● **HOW TO COMPLETE THIS TASK**: Give every line of the data again, exactly as it is written.

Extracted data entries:
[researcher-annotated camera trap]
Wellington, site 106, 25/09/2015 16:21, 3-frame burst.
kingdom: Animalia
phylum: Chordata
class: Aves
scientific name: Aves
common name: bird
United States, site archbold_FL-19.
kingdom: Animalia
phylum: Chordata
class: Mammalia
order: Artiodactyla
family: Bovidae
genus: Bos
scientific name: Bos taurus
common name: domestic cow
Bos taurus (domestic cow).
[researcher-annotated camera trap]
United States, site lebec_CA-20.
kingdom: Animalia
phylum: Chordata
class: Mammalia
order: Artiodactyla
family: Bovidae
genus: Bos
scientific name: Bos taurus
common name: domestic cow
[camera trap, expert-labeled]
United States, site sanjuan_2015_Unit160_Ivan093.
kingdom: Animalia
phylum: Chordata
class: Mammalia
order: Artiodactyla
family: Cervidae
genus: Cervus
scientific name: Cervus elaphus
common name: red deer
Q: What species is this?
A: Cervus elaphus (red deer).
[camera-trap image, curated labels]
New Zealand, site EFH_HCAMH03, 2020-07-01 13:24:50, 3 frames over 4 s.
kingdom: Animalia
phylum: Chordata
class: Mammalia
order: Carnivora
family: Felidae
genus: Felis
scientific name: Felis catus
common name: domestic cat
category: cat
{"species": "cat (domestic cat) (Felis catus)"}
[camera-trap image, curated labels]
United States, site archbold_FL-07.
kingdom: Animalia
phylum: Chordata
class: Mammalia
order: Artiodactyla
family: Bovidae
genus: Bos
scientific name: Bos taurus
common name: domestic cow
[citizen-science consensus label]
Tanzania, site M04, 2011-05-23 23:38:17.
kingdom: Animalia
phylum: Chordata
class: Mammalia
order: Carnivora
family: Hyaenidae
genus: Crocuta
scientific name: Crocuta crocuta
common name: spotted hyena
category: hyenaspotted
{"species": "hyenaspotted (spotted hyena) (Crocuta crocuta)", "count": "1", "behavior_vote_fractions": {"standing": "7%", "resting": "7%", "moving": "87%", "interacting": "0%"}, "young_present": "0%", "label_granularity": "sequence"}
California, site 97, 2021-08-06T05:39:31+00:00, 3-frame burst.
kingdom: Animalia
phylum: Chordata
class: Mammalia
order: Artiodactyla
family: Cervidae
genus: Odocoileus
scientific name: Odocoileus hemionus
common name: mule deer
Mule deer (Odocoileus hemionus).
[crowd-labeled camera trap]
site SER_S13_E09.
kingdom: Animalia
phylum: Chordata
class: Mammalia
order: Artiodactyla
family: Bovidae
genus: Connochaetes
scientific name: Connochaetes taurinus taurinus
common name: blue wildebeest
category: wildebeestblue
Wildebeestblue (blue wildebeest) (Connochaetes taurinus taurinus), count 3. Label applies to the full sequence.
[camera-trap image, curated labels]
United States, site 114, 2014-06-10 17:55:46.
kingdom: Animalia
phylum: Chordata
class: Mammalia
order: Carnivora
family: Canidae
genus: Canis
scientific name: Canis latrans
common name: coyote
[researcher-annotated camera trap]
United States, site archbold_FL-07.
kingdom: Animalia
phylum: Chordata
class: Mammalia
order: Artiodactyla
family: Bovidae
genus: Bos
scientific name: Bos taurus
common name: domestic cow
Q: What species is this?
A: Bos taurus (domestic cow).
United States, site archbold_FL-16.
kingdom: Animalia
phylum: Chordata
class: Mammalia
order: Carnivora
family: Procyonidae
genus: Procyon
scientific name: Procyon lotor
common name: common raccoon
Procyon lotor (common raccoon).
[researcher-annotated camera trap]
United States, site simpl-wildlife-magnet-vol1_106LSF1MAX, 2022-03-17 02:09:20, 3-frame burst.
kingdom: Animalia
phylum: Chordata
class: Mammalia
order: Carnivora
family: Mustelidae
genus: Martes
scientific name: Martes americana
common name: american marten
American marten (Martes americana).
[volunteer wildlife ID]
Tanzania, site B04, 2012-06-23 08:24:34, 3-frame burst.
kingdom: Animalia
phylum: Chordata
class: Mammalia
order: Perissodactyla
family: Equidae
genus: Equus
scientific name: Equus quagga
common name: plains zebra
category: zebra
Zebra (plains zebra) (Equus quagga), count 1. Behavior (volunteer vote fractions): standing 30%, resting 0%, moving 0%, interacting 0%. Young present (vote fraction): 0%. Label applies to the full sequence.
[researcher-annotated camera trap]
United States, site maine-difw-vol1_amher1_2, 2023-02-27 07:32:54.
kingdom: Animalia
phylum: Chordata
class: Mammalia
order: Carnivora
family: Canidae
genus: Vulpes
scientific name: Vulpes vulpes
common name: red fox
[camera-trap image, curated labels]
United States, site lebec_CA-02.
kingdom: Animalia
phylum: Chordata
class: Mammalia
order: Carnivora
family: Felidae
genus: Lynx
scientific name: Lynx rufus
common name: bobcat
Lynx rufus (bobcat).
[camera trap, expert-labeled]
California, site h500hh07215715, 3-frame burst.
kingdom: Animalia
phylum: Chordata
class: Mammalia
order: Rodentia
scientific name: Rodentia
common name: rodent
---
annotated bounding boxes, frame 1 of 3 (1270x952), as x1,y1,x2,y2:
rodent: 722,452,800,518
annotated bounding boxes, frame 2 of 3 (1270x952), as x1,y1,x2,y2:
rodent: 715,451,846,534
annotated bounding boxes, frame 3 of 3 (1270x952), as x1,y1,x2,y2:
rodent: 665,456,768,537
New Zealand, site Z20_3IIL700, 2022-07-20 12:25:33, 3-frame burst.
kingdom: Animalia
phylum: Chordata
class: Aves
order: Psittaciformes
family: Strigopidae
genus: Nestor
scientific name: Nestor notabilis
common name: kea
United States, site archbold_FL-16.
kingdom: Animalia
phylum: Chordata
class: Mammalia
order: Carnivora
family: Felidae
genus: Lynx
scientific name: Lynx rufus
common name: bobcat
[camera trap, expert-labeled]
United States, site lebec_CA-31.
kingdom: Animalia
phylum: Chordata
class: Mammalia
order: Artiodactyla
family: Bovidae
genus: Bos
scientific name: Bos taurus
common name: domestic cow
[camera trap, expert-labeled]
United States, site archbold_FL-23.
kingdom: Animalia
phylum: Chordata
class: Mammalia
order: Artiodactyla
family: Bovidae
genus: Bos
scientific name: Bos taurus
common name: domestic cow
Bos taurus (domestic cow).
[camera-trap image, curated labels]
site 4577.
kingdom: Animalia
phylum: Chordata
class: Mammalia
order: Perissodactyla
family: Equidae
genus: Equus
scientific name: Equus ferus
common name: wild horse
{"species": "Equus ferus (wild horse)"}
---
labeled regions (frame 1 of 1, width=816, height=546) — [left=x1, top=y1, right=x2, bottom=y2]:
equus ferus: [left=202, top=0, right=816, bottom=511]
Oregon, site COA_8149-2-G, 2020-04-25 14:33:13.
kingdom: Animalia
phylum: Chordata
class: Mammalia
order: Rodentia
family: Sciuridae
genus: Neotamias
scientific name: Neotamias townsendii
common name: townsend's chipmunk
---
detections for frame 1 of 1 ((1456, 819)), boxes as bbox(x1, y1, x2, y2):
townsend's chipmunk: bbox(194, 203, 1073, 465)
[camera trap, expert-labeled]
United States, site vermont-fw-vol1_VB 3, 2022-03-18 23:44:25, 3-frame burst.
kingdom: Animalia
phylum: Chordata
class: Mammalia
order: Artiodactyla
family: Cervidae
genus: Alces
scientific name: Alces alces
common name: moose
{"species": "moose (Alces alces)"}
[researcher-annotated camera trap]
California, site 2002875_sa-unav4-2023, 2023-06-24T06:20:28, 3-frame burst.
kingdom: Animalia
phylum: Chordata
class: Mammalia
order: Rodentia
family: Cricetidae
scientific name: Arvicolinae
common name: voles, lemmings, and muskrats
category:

● **ANSWER FOR THIS EXERCISE**:
[researcher-annotated camera trap]
Wellington, site 106, 25/09/2015 16:21, 3-frame burst.
kingdom: Animalia
phylum: Chordata
class: Aves
scientific name: Aves
common name: bird
United States, site archbold_FL-19.
kingdom: Animalia
phylum: Chordata
class: Mammalia
order: Artiodactyla
family: Bovidae
genus: Bos
scientific name: Bos taurus
common name: domestic cow
Bos taurus (domestic cow).
[researcher-annotated camera trap]
United States, site lebec_CA-20.
kingdom: Animalia
phylum: Chordata
class: Mammalia
order: Artiodactyla
family: Bovidae
genus: Bos
scientific name: Bos taurus
common name: domestic cow
[camera trap, expert-labeled]
United States, site sanjuan_2015_Unit160_Ivan093.
kingdom: Animalia
phylum: Chordata
class: Mammalia
order: Artiodactyla
family: Cervidae
genus: Cervus
scientific name: Cervus elaphus
common name: red deer
Q: What species is this?
A: Cervus elaphus (red deer).
[camera-trap image, curated labels]
New Zealand, site EFH_HCAMH03, 2020-07-01 13:24:50, 3 frames over 4 s.
kingdom: Animalia
phylum: Chordata
class: Mammalia
order: Carnivora
family: Felidae
genus: Felis
scientific name: Felis catus
common name: domestic cat
category: cat
{"species": "cat (domestic cat) (Felis catus)"}
[camera-trap image, curated labels]
United States, site archbold_FL-07.
kingdom: Animalia
phylum: Chordata
class: Mammalia
order: Artiodactyla
family: Bovidae
genus: Bos
scientific name: Bos taurus
common name: domestic cow
[citizen-science consensus label]
Tanzania, site M04, 2011-05-23 23:38:17.
kingdom: Animalia
phylum: Chordata
class: Mammalia
order: Carnivora
family: Hyaenidae
genus: Crocuta
scientific name: Crocuta crocuta
common name: spotted hyena
category: hyenaspotted
{"species": "hyenaspotted (spotted hyena) (Crocuta crocuta)", "count": "1", "behavior_vote_fractions": {"standing": "7%", "resting": "7%", "moving": "87%", "interacting": "0%"}, "young_present": "0%", "label_granularity": "sequence"}
California, site 97, 2021-08-06T05:39:31+00:00, 3-frame burst.
kingdom: Animalia
phylum: Chordata
class: Mammalia
order: Artiodactyla
family: Cervidae
genus: Odocoileus
scientific name: Odocoileus hemionus
common name: mule deer
Mule deer (Odocoileus hemionus).
[crowd-labeled camera trap]
site SER_S13_E09.
kingdom: Animalia
phylum: Chordata
class: Mammalia
order: Artiodactyla
family: Bovidae
genus: Connochaetes
scientific name: Connochaetes taurinus taurinus
common name: blue wildebeest
category: wildebeestblue
Wildebeestblue (blue wildebeest) (Connochaetes taurinus taurinus), count 3. Label applies to the full sequence.
[camera-trap image, curated labels]
United States, site 114, 2014-06-10 17:55:46.
kingdom: Animalia
phylum: Chordata
class: Mammalia
order: Carnivora
family: Canidae
genus: Canis
scientific name: Canis latrans
common name: coyote
[researcher-annotated camera trap]
United States, site archbold_FL-07.
kingdom: Animalia
phylum: Chordata
class: Mammalia
order: Artiodactyla
family: Bovidae
genus: Bos
scientific name: Bos taurus
common name: domestic cow
Q: What species is this?
A: Bos taurus (domestic cow).
United States, site archbold_FL-16.
kingdom: Animalia
phylum: Chordata
class: Mammalia
order: Carnivora
family: Procyonidae
genus: Procyon
scientific name: Procyon lotor
common name: common raccoon
Procyon lotor (common raccoon).
[researcher-annotated camera trap]
United States, site simpl-wildlife-magnet-vol1_106LSF1MAX, 2022-03-17 02:09:20, 3-frame burst.
kingdom: Animalia
phylum: Chordata
class: Mammalia
order: Carnivora
family: Mustelidae
genus: Martes
scientific name: Martes americana
common name: american marten
American marten (Martes americana).
[volunteer wildlife ID]
Tanzania, site B04, 2012-06-23 08:24:34, 3-frame burst.
kingdom: Animalia
phylum: Chordata
class: Mammalia
order: Perissodactyla
family: Equidae
genus: Equus
scientific name: Equus quagga
common name: plains zebra
category: zebra
Zebra (plains zebra) (Equus quagga), count 1. Behavior (volunteer vote fractions): standing 30%, resting 0%, moving 0%, interacting 0%. Young present (vote fraction): 0%. Label applies to the full sequence.
[researcher-annotated camera trap]
United States, site maine-difw-vol1_amher1_2, 2023-02-27 07:32:54.
kingdom: Animalia
phylum: Chordata
class: Mammalia
order: Carnivora
family: Canidae
genus: Vulpes
scientific name: Vulpes vulpes
common name: red fox
[camera-trap image, curated labels]
United States, site lebec_CA-02.
kingdom: Animalia
phylum: Chordata
class: Mammalia
order: Carnivora
family: Felidae
genus: Lynx
scientific name: Lynx rufus
common name: bobcat
Lynx rufus (bobcat).
[camera trap, expert-labeled]
California, site h500hh07215715, 3-frame burst.
kingdom: Animalia
phylum: Chordata
class: Mammalia
order: Rodentia
scientific name: Rodentia
common name: rodent
---
annotated bounding boxes, frame 1 of 3 (1270x952), as x1,y1,x2,y2:
rodent: 722,452,800,518
annotated bounding boxes, frame 2 of 3 (1270x952), as x1,y1,x2,y2:
rodent: 715,451,846,534
annotated bounding boxes, frame 3 of 3 (1270x952), as x1,y1,x2,y2:
rodent: 665,456,768,537
New Zealand, site Z20_3IIL700, 2022-07-20 12:25:33, 3-frame burst.
kingdom: Animalia
phylum: Chordata
class: Aves
order: Psittaciformes
family: Strigopidae
genus: Nestor
scientific name: Nestor notabilis
common name: kea
United States, site archbold_FL-16.
kingdom: Animalia
phylum: Chordata
class: Mammalia
order: Carnivora
family: Felidae
genus: Lynx
scientific name: Lynx rufus
common name: bobcat
[camera trap, expert-labeled]
United States, site lebec_CA-31.
kingdom: Animalia
phylum: Chordata
class: Mammalia
order: Artiodactyla
family: Bovidae
genus: Bos
scientific name: Bos taurus
common name: domestic cow
[camera trap, expert-labeled]
United States, site archbold_FL-23.
kingdom: Animalia
phylum: Chordata
class: Mammalia
order: Artiodactyla
family: Bovidae
genus: Bos
scientific name: Bos taurus
common name: domestic cow
Bos taurus (domestic cow).
[camera-trap image, curated labels]
site 4577.
kingdom: Animalia
phylum: Chordata
class: Mammalia
order: Perissodactyla
family: Equidae
genus: Equus
scientific name: Equus ferus
common name: wild horse
{"species": "Equus ferus (wild horse)"}
---
labeled regions (frame 1 of 1, width=816, height=546) — [left=x1, top=y1, right=x2, bottom=y2]:
equus ferus: [left=202, top=0, right=816, bottom=511]
Oregon, site COA_8149-2-G, 2020-04-25 14:33:13.
kingdom: Animalia
phylum: Chordata
class: Mammalia
order: Rodentia
family: Sciuridae
genus: Neotamias
scientific name: Neotamias townsendii
common name: townsend's chipmunk
---
detections for frame 1 of 1 ((1456, 819)), boxes as bbox(x1, y1, x2, y2):
townsend's chipmunk: bbox(194, 203, 1073, 465)
[camera trap, expert-labeled]
United States, site vermont-fw-vol1_VB 3, 2022-03-18 23:44:25, 3-frame burst.
kingdom: Animalia
phylum: Chordata
class: Mammalia
order: Artiodactyla
family: Cervidae
genus: Alces
scientific name: Alces alces
common name: moose
{"species": "moose (Alces alces)"}
[researcher-annotated camera trap]
California, site 2002875_sa-unav4-2023, 2023-06-24T06:20:28, 3-frame burst.
kingdom: Animalia
phylum: Chordata
class: Mammalia
order: Rodentia
family: Cricetidae
scientific name: Arvicolinae
common name: voles, lemmings, and muskrats
category:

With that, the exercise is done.